11/09/2014
Uma área quase cinco vezes maior do que a cidade do Rio de Janeiro foi destruída na Amazônia Legal entre agosto de 2012 e julho de 2013. Os dados divulgados ontem pelo Instituto Nacional de Pesquisas Espaciais (Inpe) mostram que a devastação da mata foi 29% maior do que no período anterior. Trata-se do primeiro aumento do índice nos últimos quatro anos. Ambientalistas temem que o desmatamento ganhe novo pique a partir de agora. Segundo o mapeamento, 5.891km² da cobertura florestal foram derrubados, comparados aos 4.571km² desparecidos entre 2011 e 2012. O aumento do desflorestamento já havia sido diagnosticado em um documento prévio, em novembro do ano passado.
— Se o próximo levantamento confirmar o aumento da devastação da cobertura vegetal, podemos ter um sério problema para retomar o seu controle — alerta Paulo Moutinho, pesquisador do Instituto de Pesquisa Ambiental da Amazônia (Ipam). — Mas, mesmo que não haja esse crescimento, não podemos nos contentar com um corte de mais de 5 mil quilômetros quadrados de floresta. Ela vai acabar do mesmo jeito, mais rápida ou mais lentamente.
Francisco Oliveira, diretor do Departamento de Apoio de Política para o Combate ao Desmatamento na Amazônia, órgão do Ministério do Meio Ambiente, admite que é necessário aumentar as operações de fiscalização e de regularização fundiária. Segundo ele, além de prender os grileiros encontrados no campo, é preciso identificar os mandantes das devastações.
O diretor destaca que, embora a Amazônia Legal seja composta por nove estados, 59,1% do desmatamento mapeado ocorreram em apenas dois: Pará e Mato Grosso.

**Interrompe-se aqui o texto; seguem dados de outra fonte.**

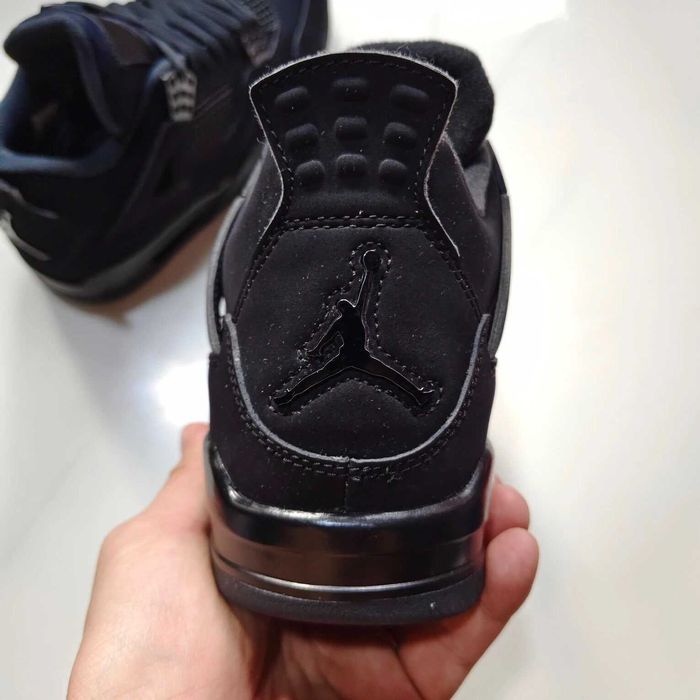 aj4 Retro Black Cat 42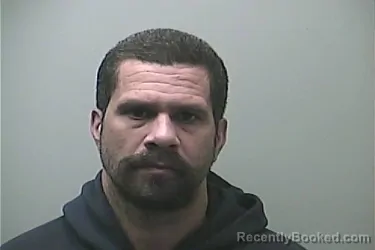 Mugshot of CHRISTOPHER JORDAN-THOMAS WILSON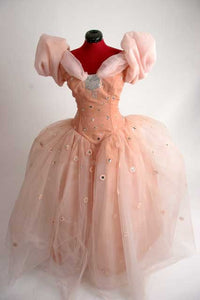 Glinda the Good Witch Wizard of Oz Costume - Made to Order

— Dois dos problemas no Pará são a especulação imobiliária e a grilagem em estradas — revela Oliveira. — O aumento do preço do ouro no mercado internacional também aumentou o garimpo na região. No Norte do Mato Grosso, onde estão os grandes produtores de soja, temos que lidar com a expansão da pecuária.
Para Moutinho, a transformação da floresta em pasto é motivada pela demanda internacional por commodities. Há, no entanto, outras questões ignoradas pelo governo.